### Given exercise
Your task is to transcribe, word for word, the line containing "Which one, drawn" and all lines that follow it to the end of the entries. Leave out the pictures.

### Data provided
_ _ _ _
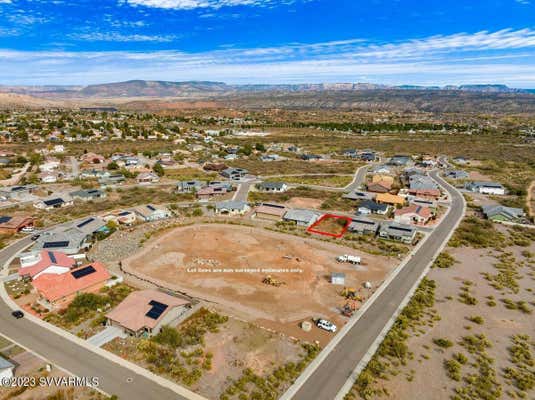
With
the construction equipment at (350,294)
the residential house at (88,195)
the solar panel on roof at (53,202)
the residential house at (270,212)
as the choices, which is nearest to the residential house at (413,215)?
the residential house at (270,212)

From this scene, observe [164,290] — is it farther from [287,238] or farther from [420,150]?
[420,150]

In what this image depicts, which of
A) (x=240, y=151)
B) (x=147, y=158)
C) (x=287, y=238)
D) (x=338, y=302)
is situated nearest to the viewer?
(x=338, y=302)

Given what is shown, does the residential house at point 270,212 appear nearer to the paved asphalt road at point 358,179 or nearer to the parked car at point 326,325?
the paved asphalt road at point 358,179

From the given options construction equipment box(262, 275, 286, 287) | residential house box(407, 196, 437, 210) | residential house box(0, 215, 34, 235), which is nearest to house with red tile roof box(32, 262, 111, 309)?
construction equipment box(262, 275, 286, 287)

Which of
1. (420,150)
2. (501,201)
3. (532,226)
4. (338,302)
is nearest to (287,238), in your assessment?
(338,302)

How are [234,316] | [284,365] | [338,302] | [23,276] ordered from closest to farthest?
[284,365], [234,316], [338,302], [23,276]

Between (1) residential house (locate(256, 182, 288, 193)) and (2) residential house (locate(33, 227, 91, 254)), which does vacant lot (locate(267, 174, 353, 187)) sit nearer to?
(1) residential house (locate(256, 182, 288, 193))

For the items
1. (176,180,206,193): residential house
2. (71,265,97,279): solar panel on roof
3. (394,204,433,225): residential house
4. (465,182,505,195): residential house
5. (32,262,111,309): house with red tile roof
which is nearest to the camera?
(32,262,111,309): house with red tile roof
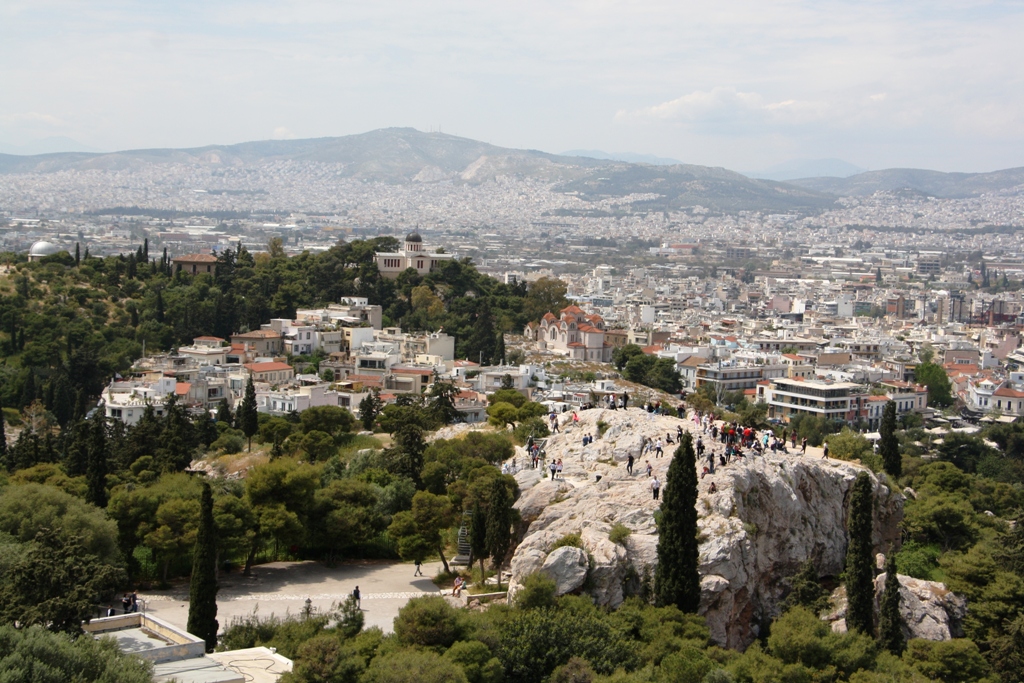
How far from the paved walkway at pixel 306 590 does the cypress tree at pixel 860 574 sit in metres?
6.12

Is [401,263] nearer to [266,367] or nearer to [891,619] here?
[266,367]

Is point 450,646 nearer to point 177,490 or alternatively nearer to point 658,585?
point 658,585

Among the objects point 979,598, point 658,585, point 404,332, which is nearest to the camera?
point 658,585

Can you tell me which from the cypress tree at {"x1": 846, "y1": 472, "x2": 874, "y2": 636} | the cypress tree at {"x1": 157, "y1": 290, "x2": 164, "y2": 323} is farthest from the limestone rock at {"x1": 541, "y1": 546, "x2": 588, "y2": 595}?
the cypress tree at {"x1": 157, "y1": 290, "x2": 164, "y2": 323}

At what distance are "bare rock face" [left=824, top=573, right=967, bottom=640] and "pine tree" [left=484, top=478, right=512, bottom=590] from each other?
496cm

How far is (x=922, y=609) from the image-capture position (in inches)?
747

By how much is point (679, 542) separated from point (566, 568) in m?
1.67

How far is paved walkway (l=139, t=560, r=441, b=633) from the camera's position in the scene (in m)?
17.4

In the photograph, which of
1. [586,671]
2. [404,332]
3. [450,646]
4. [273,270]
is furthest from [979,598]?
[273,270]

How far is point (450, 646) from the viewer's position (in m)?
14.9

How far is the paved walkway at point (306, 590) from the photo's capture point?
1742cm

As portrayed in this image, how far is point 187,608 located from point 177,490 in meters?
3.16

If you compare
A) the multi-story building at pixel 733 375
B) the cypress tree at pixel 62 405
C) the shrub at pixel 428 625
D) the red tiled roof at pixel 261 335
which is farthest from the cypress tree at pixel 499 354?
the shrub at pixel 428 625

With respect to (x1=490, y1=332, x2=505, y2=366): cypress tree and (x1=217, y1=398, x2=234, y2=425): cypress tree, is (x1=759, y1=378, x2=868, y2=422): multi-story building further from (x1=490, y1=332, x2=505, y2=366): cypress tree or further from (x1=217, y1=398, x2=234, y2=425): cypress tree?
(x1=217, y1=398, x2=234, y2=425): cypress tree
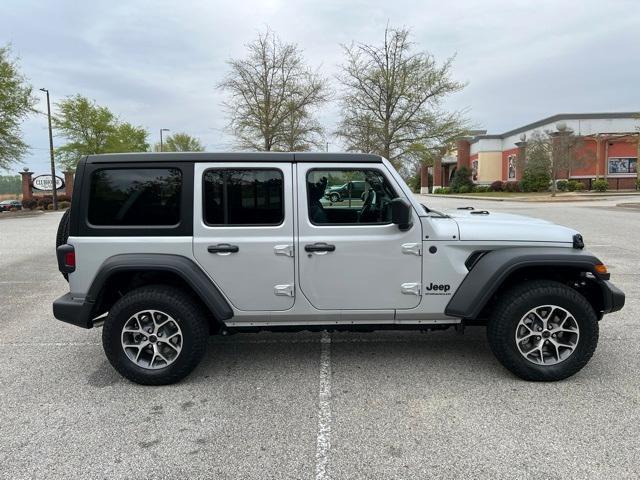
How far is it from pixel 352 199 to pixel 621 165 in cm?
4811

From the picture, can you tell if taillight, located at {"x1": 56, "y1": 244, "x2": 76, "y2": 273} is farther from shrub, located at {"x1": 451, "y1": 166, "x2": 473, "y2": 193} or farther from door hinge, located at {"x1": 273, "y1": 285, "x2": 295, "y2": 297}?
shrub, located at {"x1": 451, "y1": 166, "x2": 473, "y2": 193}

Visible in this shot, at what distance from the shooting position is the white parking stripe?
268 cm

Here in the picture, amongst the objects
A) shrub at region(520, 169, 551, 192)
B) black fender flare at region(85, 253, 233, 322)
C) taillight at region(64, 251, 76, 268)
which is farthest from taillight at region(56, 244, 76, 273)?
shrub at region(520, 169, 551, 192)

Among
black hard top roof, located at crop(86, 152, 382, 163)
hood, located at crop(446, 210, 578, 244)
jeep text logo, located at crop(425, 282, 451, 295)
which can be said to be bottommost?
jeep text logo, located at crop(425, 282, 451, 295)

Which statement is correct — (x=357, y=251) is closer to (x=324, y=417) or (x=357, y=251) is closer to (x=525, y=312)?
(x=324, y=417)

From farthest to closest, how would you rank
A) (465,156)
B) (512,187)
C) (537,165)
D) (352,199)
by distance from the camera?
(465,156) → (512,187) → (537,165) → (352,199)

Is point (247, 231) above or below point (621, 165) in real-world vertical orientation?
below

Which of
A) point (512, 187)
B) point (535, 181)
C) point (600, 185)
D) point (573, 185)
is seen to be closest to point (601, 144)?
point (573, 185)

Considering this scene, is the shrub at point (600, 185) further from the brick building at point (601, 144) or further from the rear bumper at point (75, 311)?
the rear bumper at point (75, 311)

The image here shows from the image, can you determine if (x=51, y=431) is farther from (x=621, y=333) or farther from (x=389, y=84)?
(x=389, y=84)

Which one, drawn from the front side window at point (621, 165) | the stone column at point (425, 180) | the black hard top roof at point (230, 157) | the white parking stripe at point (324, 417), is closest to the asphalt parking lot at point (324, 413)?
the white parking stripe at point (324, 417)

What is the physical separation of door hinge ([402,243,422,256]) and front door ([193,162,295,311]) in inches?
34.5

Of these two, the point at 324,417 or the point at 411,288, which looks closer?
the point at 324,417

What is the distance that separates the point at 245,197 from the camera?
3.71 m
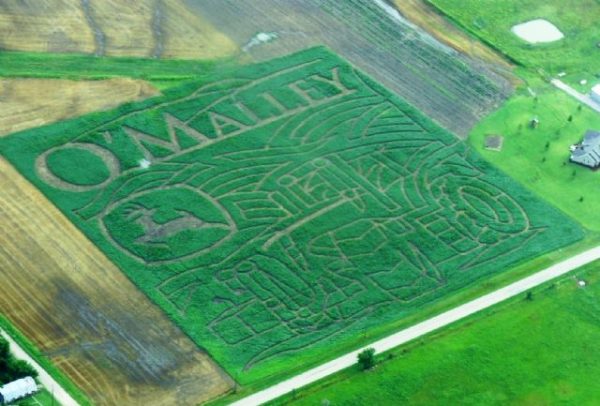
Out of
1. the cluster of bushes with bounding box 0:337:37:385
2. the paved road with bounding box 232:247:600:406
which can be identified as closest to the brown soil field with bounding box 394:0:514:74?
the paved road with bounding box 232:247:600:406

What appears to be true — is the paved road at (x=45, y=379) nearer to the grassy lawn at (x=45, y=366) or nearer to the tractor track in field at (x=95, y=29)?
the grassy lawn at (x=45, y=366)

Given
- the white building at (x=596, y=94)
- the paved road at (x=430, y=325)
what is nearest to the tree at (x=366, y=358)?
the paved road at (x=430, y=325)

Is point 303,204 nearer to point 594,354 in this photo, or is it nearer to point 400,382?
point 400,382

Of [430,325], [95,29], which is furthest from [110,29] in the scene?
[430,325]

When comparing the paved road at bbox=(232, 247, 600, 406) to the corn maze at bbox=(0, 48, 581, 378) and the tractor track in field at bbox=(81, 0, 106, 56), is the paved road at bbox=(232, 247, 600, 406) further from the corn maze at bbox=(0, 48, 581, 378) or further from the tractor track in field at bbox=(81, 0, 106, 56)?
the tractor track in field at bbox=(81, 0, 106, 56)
_ _ _ _
### The result
Which one, drawn from the front side window at point (621, 165) | the stone column at point (425, 180) | the black hard top roof at point (230, 157) | the white parking stripe at point (324, 417), is closest to the asphalt parking lot at point (324, 413)?
the white parking stripe at point (324, 417)

What is the physical separation of door hinge ([402,243,422,256]) and front door ([193,162,295,311]) in inches?
34.5

Of these two, the point at 324,417 or the point at 411,288, which looks closer?
the point at 324,417

What is the distance that separates the point at 245,197 from the camera?
3.71 m
Out of
1. the cluster of bushes with bounding box 0:337:37:385
2. the paved road with bounding box 232:247:600:406
which can be identified as closest to the brown soil field with bounding box 394:0:514:74?
the paved road with bounding box 232:247:600:406

What appears to be true — is the paved road at (x=45, y=379) nearer to the grassy lawn at (x=45, y=366) or nearer to the tractor track in field at (x=95, y=29)?
the grassy lawn at (x=45, y=366)

Given
- the white building at (x=596, y=94)
- the paved road at (x=430, y=325)
what is nearest to the tree at (x=366, y=358)?
the paved road at (x=430, y=325)

Is point 303,204 nearer to point 594,354 in this photo, or is it nearer to point 400,382?
point 400,382

Of [430,325], [95,29], which is furthest from [110,29] in the scene?
[430,325]

When comparing the paved road at bbox=(232, 247, 600, 406) to the corn maze at bbox=(0, 48, 581, 378) and the tractor track in field at bbox=(81, 0, 106, 56), is the paved road at bbox=(232, 247, 600, 406) further from the corn maze at bbox=(0, 48, 581, 378) or further from the tractor track in field at bbox=(81, 0, 106, 56)?
the tractor track in field at bbox=(81, 0, 106, 56)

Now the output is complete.